*Explorer le texte*:
1. Condensez sous forme de liste le paragraphe du texte sur le rocher de la Vierge qui commence par « Aujourd'hui est jeudi de l'ascension », en conservant ses faits principaux.
2. Répondez brièvement aux questions suivantes à partir du texte sur le rocher de la Vierge :
(a) Quel surnom le rocher portait-il au XVe siècle ?
(b) Quelle longueur mesurait le viaduc reliant le rocher à la côte ?
(c) À quelle date et par qui la statue de la Vierge a-t-elle été bénie ?
3. Poursuivez le texte sur le rocher de la Vierge à partir de sa dernière phrase.

*Texte extrait*:
Aujourd'hui est jeudi de l'ascension. Pas celle du pic du Midi, mais cette fête chrétienne célébrée quarante jours après Pâques, qui marque l'élévation au ciel de Jésus Christ après sa résurrection et la fin de sa présence sur terre. A Biarritz, pour la Vierge, ce jeudi est un jour comme un autre : celle-ci domine toujours le rocher portant son nom (ci-dessous), qui attire tant de monde. Curiosité naturelle touristique, le rocher a la forme d'une coque de bateau et de son sommet, on peut admirer toute la baie de Biarritz, ma destination du jour. Plus exactement situé entre la plage de Port-Vieux et le port des pêcheurs, le célèbre rocher de la Vierge était autrefois une presqu'ile. On le surnommait d’ailleurs rocher de Cucurlon au XV ème siècle. C'est l'empereur Napoléon III qui fera percer celui-ci afin de permettre la construction d'un port-refuge et d'une digue. Et un viaduc de 76 mètres de long d'être bâti pour relier le rocher à la côte. C'est en 1865 que sont érigées quelques croix et une statue de la Vierge. Cette dernière sera bénie le 11 juin de la même année, par le curé de Biarritz, l'abbé Casaux. Le viaduc d'origine sera quant à lui remplacé en 1887 par une passerelle métallique que l'on attribue trop souvent à tort aux ateliers Eiffel.

*Informations fournies*:

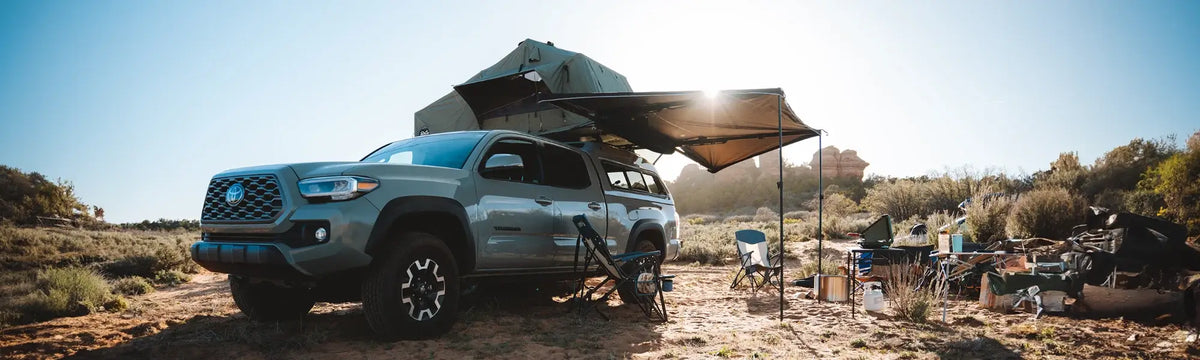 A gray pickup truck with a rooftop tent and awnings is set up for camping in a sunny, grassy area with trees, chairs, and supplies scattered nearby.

---

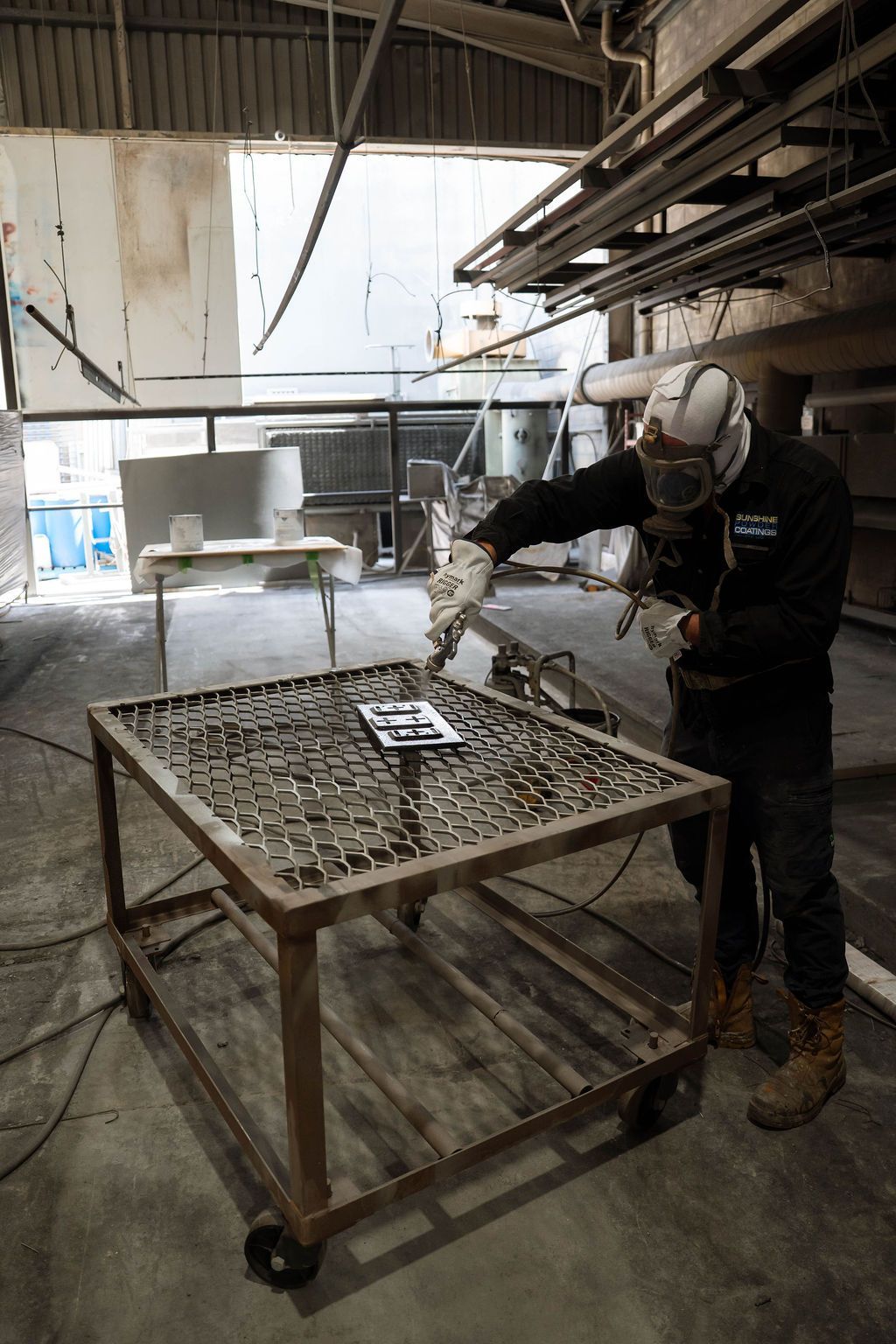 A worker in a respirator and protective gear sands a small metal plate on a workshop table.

* * *

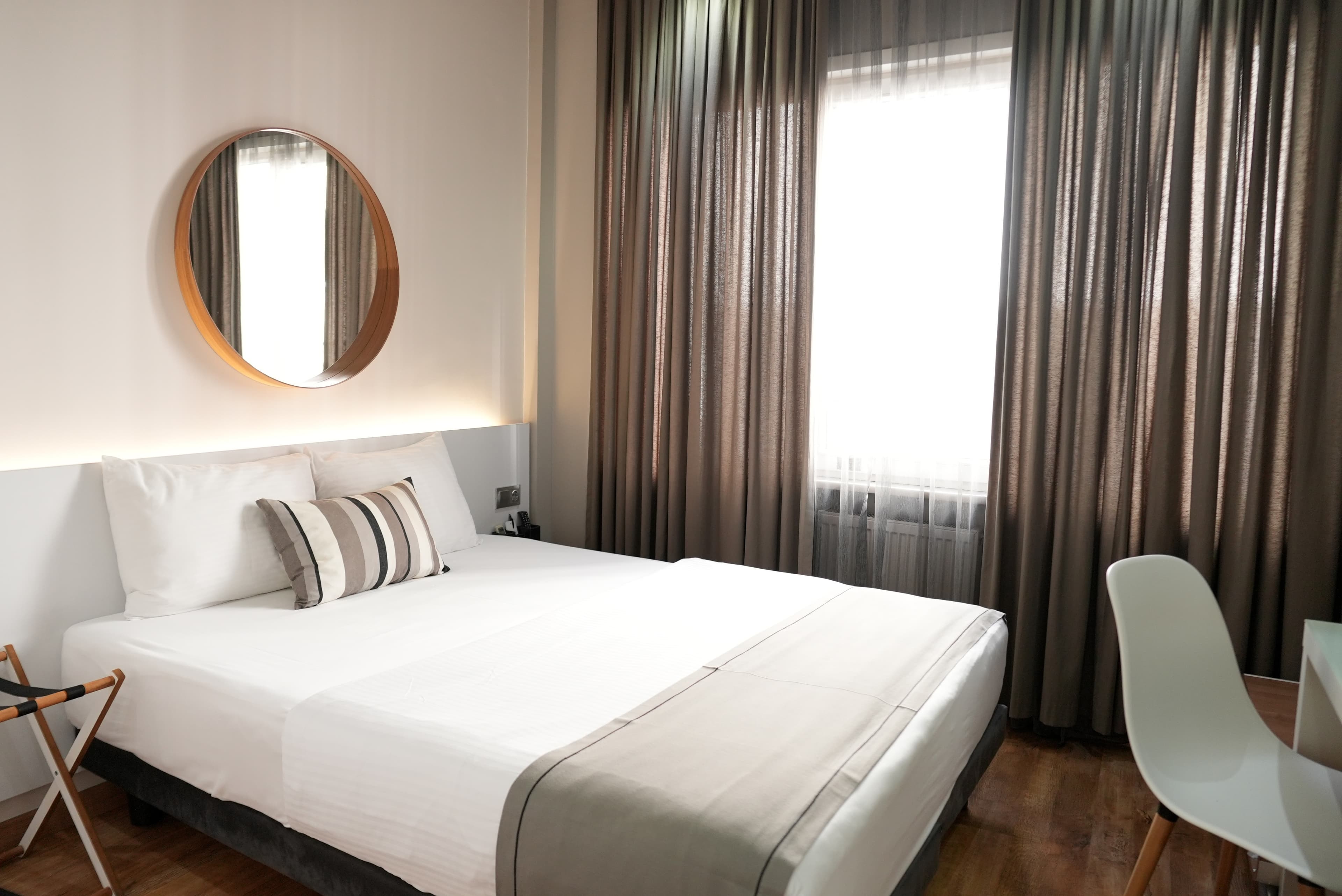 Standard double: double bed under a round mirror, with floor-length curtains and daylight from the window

*Réponses proposées*:
1.
- Le jeudi de l'Ascension est une fête chrétienne célébrée quarante jours après Pâques. Elle marque l'élévation au ciel de Jésus Christ après sa résurrection.
- À Biarritz, une statue de la Vierge domine le rocher qui porte son nom. Ce rocher est une curiosité naturelle très fréquentée.
- Le rocher a la forme d'une coque de bateau. De son sommet, on voit toute la baie de Biarritz.
- Il se situe entre la plage de Port-Vieux et le port des pêcheurs. C'était autrefois une presqu'île, surnommée rocher de Cucurlon au XVe siècle.
- Napoléon III fait réaliser des travaux pour construire un port-refuge et une digue. Un viaduc de 76 mètres relie alors le rocher à la côte.
- En 1865, des croix et une statue de la Vierge sont érigées. La statue est bénie le 11 juin 1865 par l'abbé Casaux, curé de Biarritz.
- En 1887, une passerelle métallique remplace le viaduc d'origine. On l'attribue souvent à tort aux ateliers Eiffel.

2.
(a) On le surnommait rocher de Cucurlon.
(b) Le viaduc mesurait 76 mètres de long.
(c) Elle a été bénie le 11 juin 1865 par l'abbé Casaux, curé de Biarritz.

3.
 

J'ai éprouvé quelques difficultés à me garer ce matin à mon arrivée au centre-ville, jusqu'à ce que j'opte pour un parking souterrain (il y en a plusieurs dans cette petite ville qui manque de places de stationnement) et m'offre enfin la liberté de déambuler librement à pied. La cité n'est pas très grande et une visite rapide à l'office du tourisme me permettra d'organiser ma balade. L'activité de Biarritz a toujours été tournée vers la mer. Ainsi, un guetteur était-il autrefois posté, de jour comme de nuit, au sommet du rocher de l'Atalaye (voisin de celui de la Vierge), à la recherche d'un jet d'eau émis par des baleines. C'était alors l'effervescence en ville : on embarquait à la poursuite de l'énorme cétacé sur les baleinières amarrées au Vieux-Port, on le harponnait puis on le trainait jusqu'à terre pour ensuite le dépecer. La prise de la dernière baleine est bien loin, puisqu'elle date du 3 mars 1686. Et la disparition de cette pêche, source d'importants revenus, contraindra les anciens mariniers et nautoniers à prendre le large sur des bateaux corsaires, ou pour la pêche à Terre-Neuve ou dans les eaux irlandaises. Le XVII ème siècle répertoriera dix capitaines biarrots (c'est à dire originaires de Biarritz) et près de 300 marins sur les rôles maritimes. C'est qu'on aime voyager au pays basque (tout comme les Bretons!).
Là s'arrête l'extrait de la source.